SAP and Arvato Systems collaboration
SAP and Arvato Systems plan to invest in a sovereign cloud platform for the German administration. The new cloud offering must meet specific national requirements as part of the German cloud strategy, the two companies say. Under the new proposal, there will be no dependence on networks outside of Germany – both data processing and data storage, as well as the operation of all services, take place in the Federal Republic. There is also a complete separation from Microsoft’s global data centers and the existing public cloud infrastructure in Germany.
The technical offering is based on the proven Microsoft Azure cloud platform and can provide both Microsoft services and SAP enterprise solutions and applications.
SAP releases February 2022 security updates
On February 8th, SAP released 19 security updates, including 14 new fixes. Three of the vulnerabilities related to log4j and had a CVSS of 10 – note# 3142773, note #3130920, note #3139893.
CVE-2022-22536 is a memory pipes (MPI) desynchronization vulnerability that received the highest CVSS score of 10.0. The flaw gives the attacker the opportunity to impersonate the victim. The exploitation of CVE-2022-22536 uses an un-auth HTTP request smuggling bug that can be used to steal SAP session data and credentials.
Another important vulnerability with 9,1 score CVSS is CVE-2022-22544 – Missing segregation of duties in SAP Solution Manager Diagnostics Root Cause Analysis Tools.
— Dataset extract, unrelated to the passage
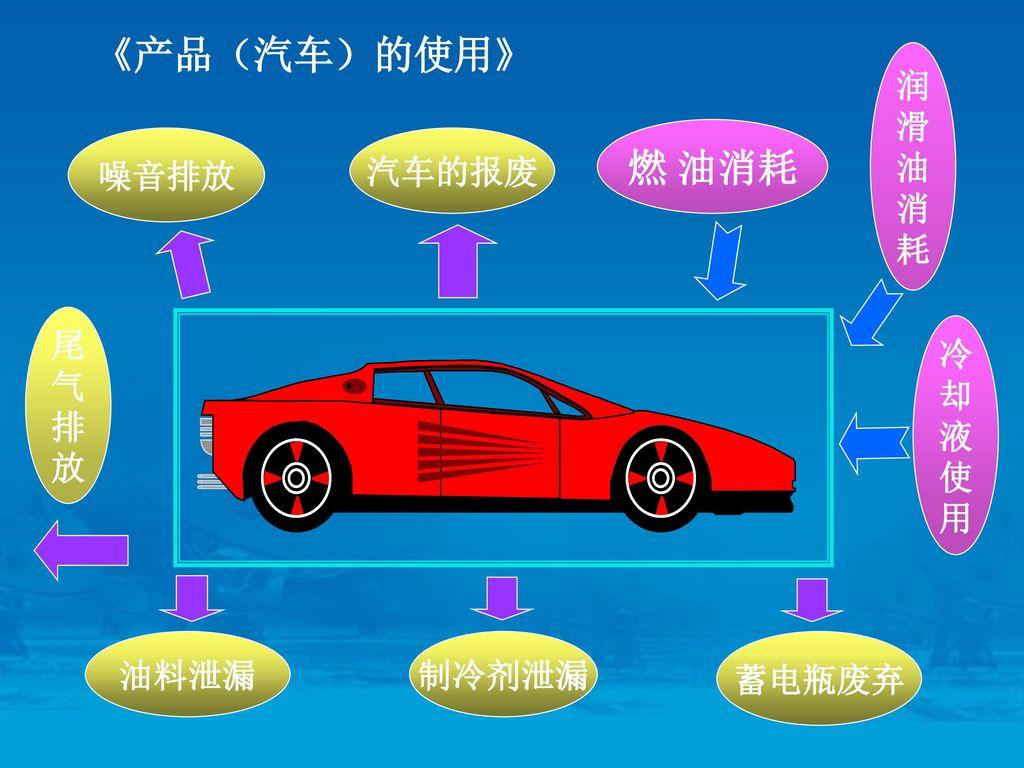 《产品(汽车)的使用》 燃 油消耗 润 滑 油 消 耗 噪音排放 汽车的报废 尾 气 排 放 冷 却 液 使 用 油料泄漏 制冷剂泄漏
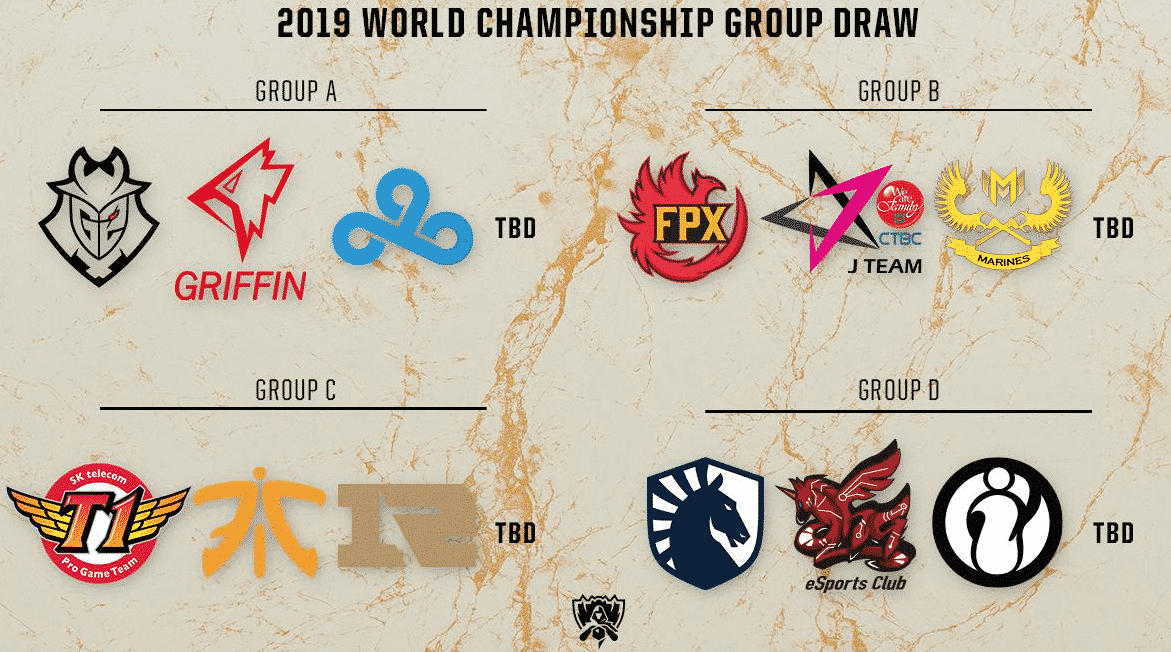 2019 World Championship Group Draw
A threat actor could use the flaw to control managed systems, and execute commands leading to sensitive information disclosure, loss of system integrity and denial-of-service.
CVE-2022-22532 is a HTTP request smuggling vulnerability according to SAP in the ICM component. However, Onapsis lists it as a use after free vulnerability. This vulnerability only exists in SAP NetWeaver Java systems. It received a CVSSv3 score of 8.1 and does not require authentication or user interaction to exploit.